*TASK GOAL*: Reproduce the records that follow exactly; any picture among them stays out.

*** Block opens ***

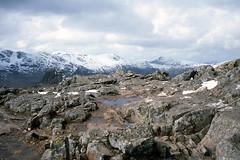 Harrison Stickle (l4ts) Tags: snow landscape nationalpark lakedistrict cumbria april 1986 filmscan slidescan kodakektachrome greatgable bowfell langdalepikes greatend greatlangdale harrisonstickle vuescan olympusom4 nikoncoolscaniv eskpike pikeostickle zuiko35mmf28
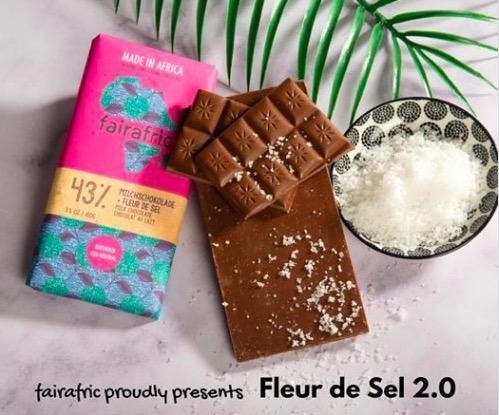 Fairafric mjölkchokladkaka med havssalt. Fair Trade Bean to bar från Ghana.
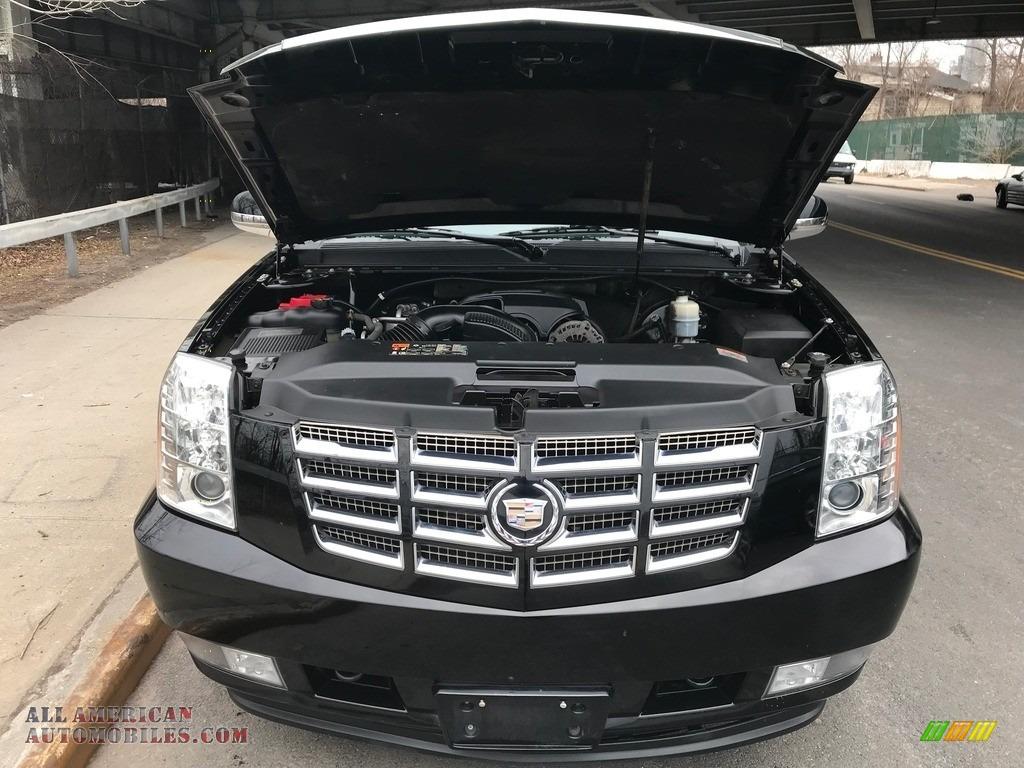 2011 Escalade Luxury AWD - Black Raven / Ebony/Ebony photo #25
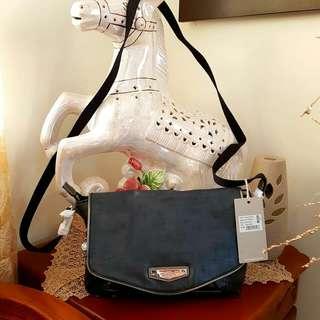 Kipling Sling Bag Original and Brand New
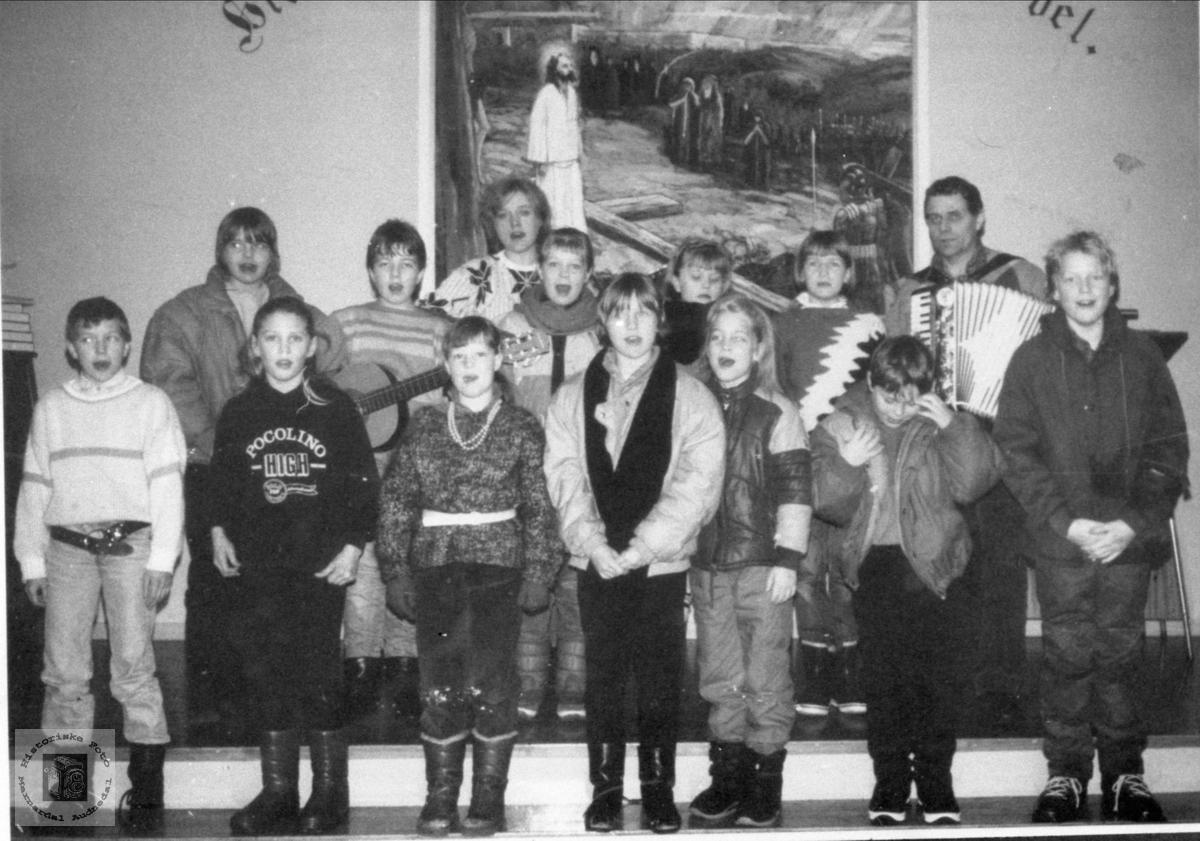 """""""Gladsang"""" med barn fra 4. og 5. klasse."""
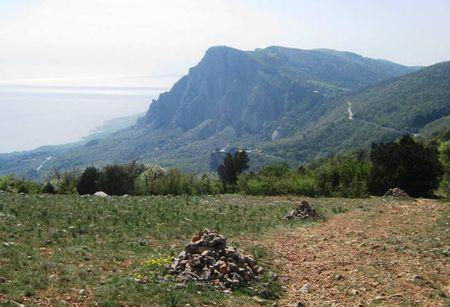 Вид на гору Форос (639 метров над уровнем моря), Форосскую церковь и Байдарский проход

*** Block closes ***

*ANSWER BOX*:
 Harrison Stickle (l4ts) Tags: snow landscape nationalpark lakedistrict cumbria april 1986 filmscan slidescan kodakektachrome greatgable bowfell langdalepikes greatend greatlangdale harrisonstickle vuescan olympusom4 nikoncoolscaniv eskpike pikeostickle zuiko35mmf28
 Fairafric mjölkchokladkaka med havssalt. Fair Trade Bean to bar från Ghana.
 2011 Escalade Luxury AWD - Black Raven / Ebony/Ebony photo #25
 Kipling Sling Bag Original and Brand New
 """""""Gladsang"""" med barn fra 4. og 5. klasse."""
 Вид на гору Форос (639 метров над уровнем моря), Форосскую церковь и Байдарский проход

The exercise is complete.